I have a loan at a nominal annual interest rate compounded monthly $i^{(12)} = 12$% and is repaid with $120$ monthly payments starting one month after the loan. The monthly payments are $600$.
I am asked to find the i) loan first, ii) find the total interest paid, iii) find the interest paid in 10th payment and iv) the principal repaid in the 20th payment.
I was not sure if I calculated and used the right formulas.
I calculated the loan by doing
$n = 120/12 = 10$ years
since the nominal interest $i^{(12)} = 12%$
then $i = 0.12/12 = 0.01$
Since there are $120$ monthly payments of $600$ dollars each, I did
$$\require{enclose}
\begin{align}
L = 600 a_{\enclose{actuarial}{10} i} = 600(1-(1/1.12)^{10}/0.01 = 40681.60
\end{align}$$
For the total interest: I took the monthly payments of $600$ dollars multiplied by the $120$ and subtract by the total loan found above to get $31318.40$
For finding the interest paid in 10th payment and the principal repaid in the 20th payment I wasn't sure if I did it correctly using the table form, i did
$$\begin{array}{c|c|c|c|c}
\text{Period} & \text{End Payment} & \text{Interest repaid} & \text{Priniple repaid} & \text{Outstanding balance} \\
\hline
0 & 0 & 0 & 0 & 40681.60 \\
1 & 600 & 406.81 & 193.184 & 40488.42 \\
2 & 600 & 404.88 & 195.11 & 40293.30 \\
3 & 600 & 402.93 & 197.06 & 40096.23 \\
\vdots & \vdots & \vdots & \vdots & \vdots \\
10 & 600 & 386.60 & 213.39 & 38447.07 \\
\end{array}$$
I'm assuming towards the end of the 120th payment, the outstanding should be zero.

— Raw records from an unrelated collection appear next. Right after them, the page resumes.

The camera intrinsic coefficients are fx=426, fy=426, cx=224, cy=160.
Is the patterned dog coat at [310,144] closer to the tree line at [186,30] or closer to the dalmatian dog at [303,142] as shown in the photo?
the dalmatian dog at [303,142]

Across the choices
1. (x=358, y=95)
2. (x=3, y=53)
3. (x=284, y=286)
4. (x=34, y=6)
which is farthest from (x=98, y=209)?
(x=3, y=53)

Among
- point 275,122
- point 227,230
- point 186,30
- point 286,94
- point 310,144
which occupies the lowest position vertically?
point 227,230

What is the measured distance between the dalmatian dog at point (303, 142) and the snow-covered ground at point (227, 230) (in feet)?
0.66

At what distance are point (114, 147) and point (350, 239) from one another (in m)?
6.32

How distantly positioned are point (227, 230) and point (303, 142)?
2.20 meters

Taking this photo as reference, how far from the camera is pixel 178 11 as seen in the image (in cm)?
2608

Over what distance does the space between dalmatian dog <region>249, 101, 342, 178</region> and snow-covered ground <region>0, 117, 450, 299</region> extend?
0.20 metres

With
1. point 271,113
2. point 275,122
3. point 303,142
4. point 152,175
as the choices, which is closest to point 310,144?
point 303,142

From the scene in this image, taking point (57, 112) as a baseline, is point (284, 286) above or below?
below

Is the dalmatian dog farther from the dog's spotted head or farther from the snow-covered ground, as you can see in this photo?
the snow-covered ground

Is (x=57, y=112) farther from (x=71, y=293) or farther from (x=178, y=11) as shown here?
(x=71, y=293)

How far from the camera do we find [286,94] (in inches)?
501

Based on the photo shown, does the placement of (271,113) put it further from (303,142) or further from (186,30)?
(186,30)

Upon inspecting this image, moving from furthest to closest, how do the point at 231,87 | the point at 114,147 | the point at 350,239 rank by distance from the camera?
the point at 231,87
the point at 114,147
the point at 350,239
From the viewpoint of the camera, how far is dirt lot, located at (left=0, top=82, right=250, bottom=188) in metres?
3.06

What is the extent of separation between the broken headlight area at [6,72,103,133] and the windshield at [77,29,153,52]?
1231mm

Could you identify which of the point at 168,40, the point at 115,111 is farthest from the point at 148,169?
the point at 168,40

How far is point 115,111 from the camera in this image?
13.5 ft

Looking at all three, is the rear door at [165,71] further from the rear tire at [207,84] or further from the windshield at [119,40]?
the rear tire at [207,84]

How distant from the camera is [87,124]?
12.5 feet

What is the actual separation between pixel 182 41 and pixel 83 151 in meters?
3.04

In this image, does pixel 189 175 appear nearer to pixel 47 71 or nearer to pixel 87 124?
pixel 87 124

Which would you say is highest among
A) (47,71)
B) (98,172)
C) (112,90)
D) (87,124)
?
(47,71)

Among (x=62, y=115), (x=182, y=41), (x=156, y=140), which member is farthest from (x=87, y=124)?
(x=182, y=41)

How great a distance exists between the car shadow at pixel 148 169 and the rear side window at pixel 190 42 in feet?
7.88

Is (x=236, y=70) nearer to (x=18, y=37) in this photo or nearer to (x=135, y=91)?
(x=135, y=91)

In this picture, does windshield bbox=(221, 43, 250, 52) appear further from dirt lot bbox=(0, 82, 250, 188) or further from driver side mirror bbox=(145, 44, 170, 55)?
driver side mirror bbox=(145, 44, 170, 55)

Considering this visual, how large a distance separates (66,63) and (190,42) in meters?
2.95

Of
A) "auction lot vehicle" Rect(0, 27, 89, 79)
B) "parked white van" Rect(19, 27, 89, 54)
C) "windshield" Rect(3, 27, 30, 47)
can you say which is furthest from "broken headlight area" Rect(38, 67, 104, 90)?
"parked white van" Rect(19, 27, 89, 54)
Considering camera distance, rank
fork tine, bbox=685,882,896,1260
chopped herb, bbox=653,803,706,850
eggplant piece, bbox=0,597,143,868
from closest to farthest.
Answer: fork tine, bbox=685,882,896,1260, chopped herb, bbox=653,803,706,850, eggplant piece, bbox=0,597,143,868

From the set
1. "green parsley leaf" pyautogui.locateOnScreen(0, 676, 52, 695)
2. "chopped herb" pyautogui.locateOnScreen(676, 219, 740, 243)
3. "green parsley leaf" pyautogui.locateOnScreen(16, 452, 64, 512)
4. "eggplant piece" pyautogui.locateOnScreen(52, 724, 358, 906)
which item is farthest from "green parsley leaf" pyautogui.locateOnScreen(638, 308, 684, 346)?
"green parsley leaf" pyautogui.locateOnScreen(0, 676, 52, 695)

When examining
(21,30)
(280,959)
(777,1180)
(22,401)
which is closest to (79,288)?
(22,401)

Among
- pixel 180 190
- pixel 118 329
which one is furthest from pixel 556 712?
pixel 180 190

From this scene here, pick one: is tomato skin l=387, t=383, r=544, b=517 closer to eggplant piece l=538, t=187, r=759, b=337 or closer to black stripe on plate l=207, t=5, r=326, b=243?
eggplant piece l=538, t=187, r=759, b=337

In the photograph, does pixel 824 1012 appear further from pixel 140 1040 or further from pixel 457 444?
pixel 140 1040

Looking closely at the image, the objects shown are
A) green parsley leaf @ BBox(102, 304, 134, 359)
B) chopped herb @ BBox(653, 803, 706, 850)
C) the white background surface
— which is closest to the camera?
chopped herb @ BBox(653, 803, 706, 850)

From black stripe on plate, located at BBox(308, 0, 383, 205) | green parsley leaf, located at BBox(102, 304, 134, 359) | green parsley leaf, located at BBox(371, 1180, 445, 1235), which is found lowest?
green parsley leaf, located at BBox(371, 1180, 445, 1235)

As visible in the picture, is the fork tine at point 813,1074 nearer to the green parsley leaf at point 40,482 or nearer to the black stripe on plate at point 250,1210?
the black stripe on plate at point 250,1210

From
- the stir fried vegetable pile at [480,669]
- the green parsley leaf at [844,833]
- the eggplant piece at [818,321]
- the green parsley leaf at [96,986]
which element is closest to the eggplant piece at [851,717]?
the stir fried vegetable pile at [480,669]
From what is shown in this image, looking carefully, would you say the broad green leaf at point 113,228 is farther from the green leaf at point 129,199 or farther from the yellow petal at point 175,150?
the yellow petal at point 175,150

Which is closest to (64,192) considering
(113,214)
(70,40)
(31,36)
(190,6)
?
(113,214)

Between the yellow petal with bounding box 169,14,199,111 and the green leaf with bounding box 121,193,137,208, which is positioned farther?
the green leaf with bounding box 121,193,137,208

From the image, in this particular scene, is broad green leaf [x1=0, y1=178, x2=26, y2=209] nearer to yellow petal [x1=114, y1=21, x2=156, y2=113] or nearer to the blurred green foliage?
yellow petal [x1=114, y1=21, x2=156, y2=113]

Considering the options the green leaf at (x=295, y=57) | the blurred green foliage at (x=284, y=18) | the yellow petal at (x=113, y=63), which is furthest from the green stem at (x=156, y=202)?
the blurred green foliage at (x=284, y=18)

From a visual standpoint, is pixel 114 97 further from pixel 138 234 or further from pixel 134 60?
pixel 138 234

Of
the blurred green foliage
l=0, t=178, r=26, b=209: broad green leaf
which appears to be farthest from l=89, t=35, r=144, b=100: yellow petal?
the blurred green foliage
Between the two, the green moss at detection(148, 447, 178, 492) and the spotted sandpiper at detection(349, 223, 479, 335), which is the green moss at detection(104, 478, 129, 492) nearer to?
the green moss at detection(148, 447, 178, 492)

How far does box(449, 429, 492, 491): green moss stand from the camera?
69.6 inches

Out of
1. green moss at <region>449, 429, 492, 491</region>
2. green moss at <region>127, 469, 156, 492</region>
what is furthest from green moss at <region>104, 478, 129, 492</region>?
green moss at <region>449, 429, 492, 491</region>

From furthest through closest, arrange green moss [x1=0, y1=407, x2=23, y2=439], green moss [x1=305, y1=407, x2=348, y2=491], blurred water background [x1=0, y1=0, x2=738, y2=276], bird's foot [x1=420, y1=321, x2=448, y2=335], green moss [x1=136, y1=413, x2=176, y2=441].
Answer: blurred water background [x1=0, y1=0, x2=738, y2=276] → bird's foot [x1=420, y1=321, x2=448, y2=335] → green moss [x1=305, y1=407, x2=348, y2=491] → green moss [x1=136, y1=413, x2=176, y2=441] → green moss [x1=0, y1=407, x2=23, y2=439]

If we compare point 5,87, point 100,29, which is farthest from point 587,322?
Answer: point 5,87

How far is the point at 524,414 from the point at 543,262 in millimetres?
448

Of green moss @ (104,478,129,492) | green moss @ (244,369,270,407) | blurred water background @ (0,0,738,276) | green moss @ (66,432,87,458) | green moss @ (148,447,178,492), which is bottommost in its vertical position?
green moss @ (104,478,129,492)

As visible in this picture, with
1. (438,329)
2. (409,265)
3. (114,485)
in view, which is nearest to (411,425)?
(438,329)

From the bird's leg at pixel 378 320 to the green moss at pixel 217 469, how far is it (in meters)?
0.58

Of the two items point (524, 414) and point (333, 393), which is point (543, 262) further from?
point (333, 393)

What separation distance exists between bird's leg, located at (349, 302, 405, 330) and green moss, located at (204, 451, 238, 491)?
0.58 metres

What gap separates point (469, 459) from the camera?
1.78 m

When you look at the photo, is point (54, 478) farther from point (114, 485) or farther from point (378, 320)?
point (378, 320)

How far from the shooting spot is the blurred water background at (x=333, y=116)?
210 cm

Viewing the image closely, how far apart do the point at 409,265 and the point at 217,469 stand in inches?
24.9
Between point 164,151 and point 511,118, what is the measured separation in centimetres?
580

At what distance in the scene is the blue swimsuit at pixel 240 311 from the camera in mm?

I don't have a special program other than excel… and calculating a specific number of payments can be tedious. Is there a quicker way to calculate?
Best Answer
As I said in a comment, the amount of the loan should be calculated as $$\require{enclose} L = 600 a^{(12)}_{\enclose{actuarial}{10} i} = 600\left(1-(1/1.01)^{120}\right)/0.01 = 41820.31 $$
You calculation of the total interest is correct. It's just the total payments less the amount of the loan.
The interest paid in the $10$ payment is $1\%$ of the amount of the loan outstanding after $9$ payments. Since there are then $111$ payments left, you do it it just as you calculated the amount of the loan, but with $111$ in the exponent instead of $120$.
For the amount of principal paid in the $20$ payment, calculate the amount of interest in the payment as above. The amount of principal in the payment is $600$ minus the amount of interest in the payment.